Prof. Dr. Paul Kirchhof war sechs Jahre alt, als das Grundgesetz in Kraft trat. Als Sohn eines Verfassungsrichters war ihm die Juristerei quasi in die Wiege gelegt.
Der bekannte Verfassungs- und Steuerrechtler war von 1987 bis 1999 Richter am Bundesverfassungsgericht. Als designierter Finanzminister von Angela Merkel sorgte er 2005 mit seinen Vorschlägen zur Vereinfachung des Steuerrechts für Schlagzeilen.

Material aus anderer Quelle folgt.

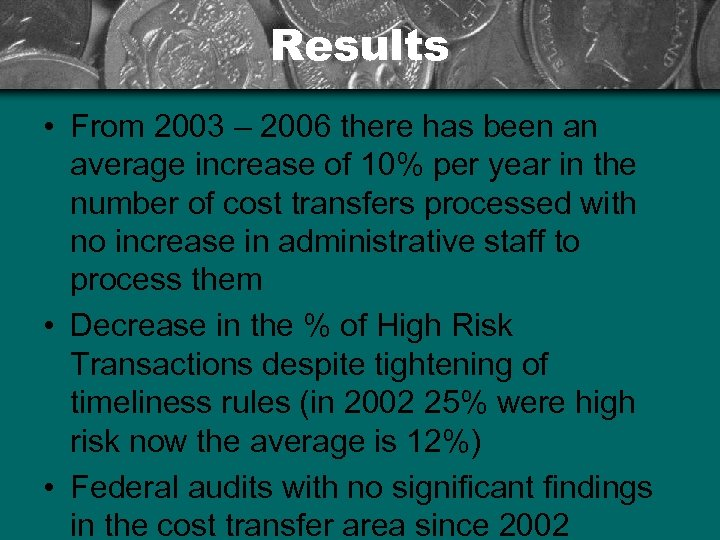 Results • From 2003 – 2006 there has been an average increase of 10%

Für ihn ist das Grundgesetz ein "verkannter Glücksfall": "Dieses Grundgesetz bietet jedem Bürger die rechtliche Chance, sein Glück zu suchen und zu finden."

Jeder Bürger könne diese Rechte einfordern und individuell einklagen – betont der ehemalige Verfassungsrichter. Das verkenne jeder, der derzeit darüber rede, ob man das Grundgesetz nicht durch eine neue Verfassung ersetzen solle. Damit stelle man viele bewährte Errungenschaften zur Disposition. Der heutige Direktor des Instituts für Finanz- und Steuerrecht an der Universität Heidelberg warnt auch davor, das Grundgesetz durch immer neue Gesetzesänderungen und Zusätze zu überfrachten:

"Im Steuerrecht gibt es um die 63.000 Normen, die kann keiner kennen." Auch er nicht als Steuerrechtler … Ähnliches passiere im Finanzrecht oder auch im Sozialgesetzbuch.

Seine Überzeugung: "Geschriebenes Recht verfehlt seinen Sinn, wenn es die Köpfe der Bürger nicht erreicht."

Diese Gesetzesflut überfordere letztlich den Bürger, er verliere das Interesse am Staat. Seine Mahnung: "Nur der informierte Bürger kann am Ende sein Wahlrecht ausüben. Wenn er das unterlässt, ist es sein Problem. Nur, wenn er desinfomiert wird, ist das eine grobe Fehlentwicklung. Dann geht die Demokratie flöten."


"Sind wir in guter Verfassung? 60 Jahre Grundgesetz" - darüber diskutiert Matthias Hanselmann heute von 9 Uhr 05 bis 11 Uhr gemeinsam mit Lore-Maria Peschel-Gutzeit und Paul Kirchhof. Hörerinnen und Hörer können sich beteiligen unter der kostenlosen Telefonnummer 00800 – 2254 2254 und per E-Mail gespraech@dradio.de.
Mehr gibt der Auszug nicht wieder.